El vendedor deambulante

Todavia tespero
El vendedor deambulante
El vendedor se disponía a recoger la mercancía con cierta parsimonia. Cerraba viejas cajas de madera donde guardaba cuchillas de afeitar, horquillas, cortaúñas, algún que otro llavero, baratijas y otros cachivaches. Cuando terminó de cerrar las cajas las metió todas en un viejo maletón.
Aquel no había sido un buen día. Ni siquiera había sacado para comer una tapa en el bar de la estación. ¡Con lo que le gustaban a el los callos!
Tomó el primer tren y se adormiló en el rellano que hay entre la puerta y el servicio, cuando súbitamente fue despertado, no con demasiados buenos modos por el supervisor.
-Venga, billete, billete
-Yo no molesto
-Si no es que moleste o no moleste, es que no se puede viajar sin billete, así que se baja en Albacete.
Dios mío. ¡Como había podido caer tan bajo!. Él, que llegó a ser representante de caramelos Pakito.
Una señora que no había perdido comba de la conversación con el interventor, a nada que se repuso le espeta:
-Oiga, Vd. que vende
-Señora, yo no vendo, a mi me compran y mostrándose cada vez más ufano fue relatando su vida a retazos.
-Pues si Señora, yo vendí caramelos, figuras de porcelana, damisela con perros que parecía la misma Diana cazadora, ropa de cama, colchas, encaje negro, ropa de toda clase ¡Y el tacto que tenía con las señoras !. Todo les quedaba bien. Siempre les decía :apretado jamás, ajustado tal vez.
-¿Y que hizo con el dinero que ganó?
-Yo era joven, y hablaba, y fumaba, y ¡como fumaba !. Salía a Bisonte diario
-Y beber, como bebía. De todo, pero lo que más, mistela.
-¿Y ahora qué?
Pues ahora, nada, a colgarme de un almendro en cualquier descampado manchego.
-¡Tan desesperado está!
-¿Y que hago? Nadie me compra, usan maquinillas desechables y no compran cuchillas. Las señoras van a la peluquería y no compran horquillas. Nadie quiere navajas. Los llaveros son antiguos; en uno todavía tengo el retrato de Gento cuando jugaba en el Madrid. Y si no vendo ¿Que voy a hacer?

## REGISTROS PROPORCIONADOS:
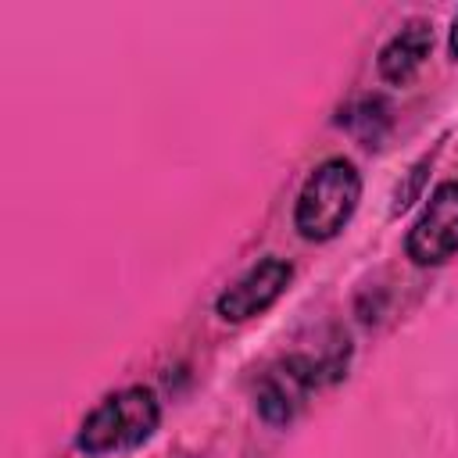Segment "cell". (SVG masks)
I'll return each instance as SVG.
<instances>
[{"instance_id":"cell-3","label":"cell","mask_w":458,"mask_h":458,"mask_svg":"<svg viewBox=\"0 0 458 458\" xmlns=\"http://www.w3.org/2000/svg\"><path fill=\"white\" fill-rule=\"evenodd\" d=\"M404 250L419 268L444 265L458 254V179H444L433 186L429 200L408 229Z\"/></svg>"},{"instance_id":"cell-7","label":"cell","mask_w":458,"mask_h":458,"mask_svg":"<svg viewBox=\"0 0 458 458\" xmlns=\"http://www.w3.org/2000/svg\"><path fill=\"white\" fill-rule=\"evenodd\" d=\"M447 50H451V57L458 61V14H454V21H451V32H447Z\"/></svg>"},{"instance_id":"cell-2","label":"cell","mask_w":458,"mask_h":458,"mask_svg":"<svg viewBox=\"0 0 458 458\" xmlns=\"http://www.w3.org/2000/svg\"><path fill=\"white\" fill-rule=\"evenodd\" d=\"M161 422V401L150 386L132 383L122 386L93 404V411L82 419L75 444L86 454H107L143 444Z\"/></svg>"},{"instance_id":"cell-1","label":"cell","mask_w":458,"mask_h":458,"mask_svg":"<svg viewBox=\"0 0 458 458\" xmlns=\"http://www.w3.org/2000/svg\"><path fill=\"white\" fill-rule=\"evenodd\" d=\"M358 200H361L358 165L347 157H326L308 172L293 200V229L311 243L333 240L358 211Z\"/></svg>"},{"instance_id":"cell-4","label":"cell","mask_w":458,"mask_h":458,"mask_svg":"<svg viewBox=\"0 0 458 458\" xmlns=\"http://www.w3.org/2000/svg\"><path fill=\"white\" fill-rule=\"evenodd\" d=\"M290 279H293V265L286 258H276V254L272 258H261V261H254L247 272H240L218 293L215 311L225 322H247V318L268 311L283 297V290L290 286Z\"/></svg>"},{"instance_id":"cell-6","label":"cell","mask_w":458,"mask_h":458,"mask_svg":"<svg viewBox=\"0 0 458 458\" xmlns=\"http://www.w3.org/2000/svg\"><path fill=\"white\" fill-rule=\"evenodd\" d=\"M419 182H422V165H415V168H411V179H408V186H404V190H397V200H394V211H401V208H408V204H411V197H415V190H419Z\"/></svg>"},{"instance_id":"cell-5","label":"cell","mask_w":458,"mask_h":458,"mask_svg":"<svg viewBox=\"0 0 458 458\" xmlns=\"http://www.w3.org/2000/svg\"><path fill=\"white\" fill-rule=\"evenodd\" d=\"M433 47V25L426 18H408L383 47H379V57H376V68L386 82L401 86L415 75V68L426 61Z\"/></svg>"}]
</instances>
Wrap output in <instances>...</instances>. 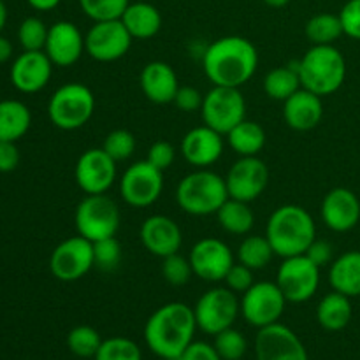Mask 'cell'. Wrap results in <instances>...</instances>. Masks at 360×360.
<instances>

## INSTRUCCIONES:
1. Resume en dos oraciones el relato del vendedor deambulante.
2. Escribe una continuación del relato del vendedor deambulante a partir de su última frase.
Los registros no tienen relación con el relato del vendedor deambulante.

## RESPUESTAS POR TAREA:
1. Tras un mal día en que no sacó ni para una tapa, un vendedor recoge su mercancía y se sube al tren sin billete, y el supervisor le dice que tendrá que bajarse en Albacete. Ante las preguntas de una señora, cuenta que fue representante de caramelos Pakito y vendió de todo, recuerda cuánto fumaba y bebía de joven y dice que piensa colgarse de un almendro porque ya nadie le compra.

2.
De pronto una luz se iluminó en su interior. No le solía pasar esto a menudo, pero eran las siete y no había probado bocado.
¡Ya sé lo que voy a hacer! ¡Voy a regalar, regalarlo todo! Todavía tengo labia y puedo hacerlo. ¡Claro que sí! .Aquí mismo, en la estación.
-Señores, Señoras, regalo, regalo todo, pendientes para la niña, medias para la no tan niña, calcetines para tener los pies calentines.
-Oiga, aquí no se puede vender o es que no sabe leer.
-Pero yo no vendo, regalo.
-Venga, venga, camine o lo detengo
-Mamá, quiero un collar.
-No, prefiero llevarte suelta.
-Con esas ligas no ligo ni un jilguero
-Pero Señorita, no le cuestan nada
-Yo prefiero ligar por mi cuenta
-Tiene Vd. la Virgen del Pilar
-No, pero mire, aquí tengo la Virgen de los Desamparados de Valencia.
-Métasela en el culo, pues no ves que soy de Utebo.
Pasa el día y no había vendido una chapa, perdón, regalado.
-Oiga, ¿Porqué no se va por los pueblos? Ya sabe, la ciudad para esto es más dura.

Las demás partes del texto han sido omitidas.